One post away went my thinking. One post away.
But from what? Continuity? Fame? Competency? Joy?
It’s been a month of reflection friends, on deep and meaningful levels. My Mom passed away last month. Since August the death of my Mom brings the total to six, of friends who lost a parent. Add that to those who received diagnosis of terminal disease, and it’s been a sobering time.
Not in a wholly negative way. At this point I’m judging it as the type of kick needed to focus my widely scattered efforts in the writing realm. As in any worthwhile life pursuit, writing requires a lot of reading, learning, pondering, and finally, acting.
My actions these past months have been circular, as if stuck in a round-about, with direction signs clouded by fog. The knowledge trench was getting deeper each circuit, but outward appearances showed little progress.
Sometimes, we don’t know which turn-out on our roadway serves as best choice. Sometimes we have to guess, try each path as presented, and see where it leads.
And that’s OK.
It’s the constant meetings with death that are making it OK in my thinking.
Like playing Sudoku, I don’t have to have the right answer every time – or even the first time.

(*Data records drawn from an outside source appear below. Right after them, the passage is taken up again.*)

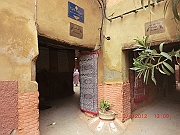 CIMG1169
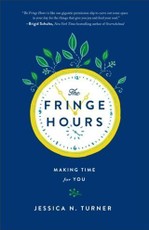 Fringe Hours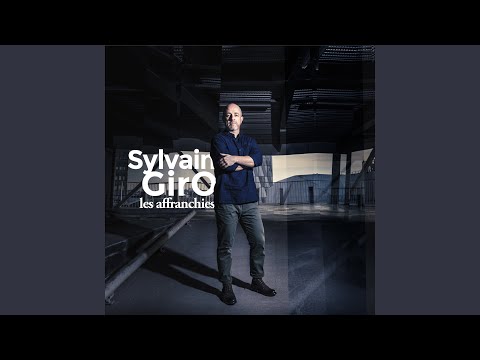 Je t'écris de la France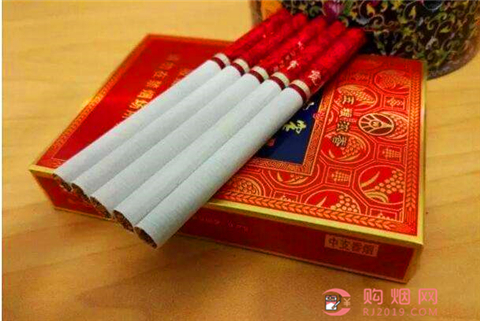 中国烟1.jpg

I just have to keep trying. God will take care of the rest.
Life can be a puzzle numbered up in queue,
rolling out confusion – things you ought to do.
Still, in thinking bigger than the daily grind,
sometimes there’s an answer waiting for our ‘find’.
Focus on the wonder waiting in the wings;
quick atone with sorrow for repentant flings.
Hold to honest effort, made with love as goal;
let each moment shape you as He makes you whole.